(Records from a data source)
━━━━━━━━

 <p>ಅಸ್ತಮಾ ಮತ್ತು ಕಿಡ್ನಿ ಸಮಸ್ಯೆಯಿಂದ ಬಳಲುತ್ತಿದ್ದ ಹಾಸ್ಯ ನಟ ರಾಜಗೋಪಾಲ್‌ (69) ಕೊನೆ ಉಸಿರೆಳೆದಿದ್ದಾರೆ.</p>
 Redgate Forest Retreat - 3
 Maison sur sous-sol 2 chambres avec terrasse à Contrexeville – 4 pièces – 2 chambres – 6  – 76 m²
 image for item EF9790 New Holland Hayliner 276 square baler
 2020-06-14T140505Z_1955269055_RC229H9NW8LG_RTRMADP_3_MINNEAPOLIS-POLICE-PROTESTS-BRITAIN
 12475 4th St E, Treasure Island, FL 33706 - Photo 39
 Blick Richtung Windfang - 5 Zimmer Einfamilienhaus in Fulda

━━━━━━━━

INSTRUCTIONS TO FOLLOW —
Copy all of the material above again, changing "Retreat" to "Lodge" and leaving everything else untouched.

RESULT OF THE EXERCISE —
 <p>ಅಸ್ತಮಾ ಮತ್ತು ಕಿಡ್ನಿ ಸಮಸ್ಯೆಯಿಂದ ಬಳಲುತ್ತಿದ್ದ ಹಾಸ್ಯ ನಟ ರಾಜಗೋಪಾಲ್‌ (69) ಕೊನೆ ಉಸಿರೆಳೆದಿದ್ದಾರೆ.</p>
 Redgate Forest Lodge - 3
 Maison sur sous-sol 2 chambres avec terrasse à Contrexeville – 4 pièces – 2 chambres – 6  – 76 m²
 image for item EF9790 New Holland Hayliner 276 square baler
 2020-06-14T140505Z_1955269055_RC229H9NW8LG_RTRMADP_3_MINNEAPOLIS-POLICE-PROTESTS-BRITAIN
 12475 4th St E, Treasure Island, FL 33706 - Photo 39
 Blick Richtung Windfang - 5 Zimmer Einfamilienhaus in Fulda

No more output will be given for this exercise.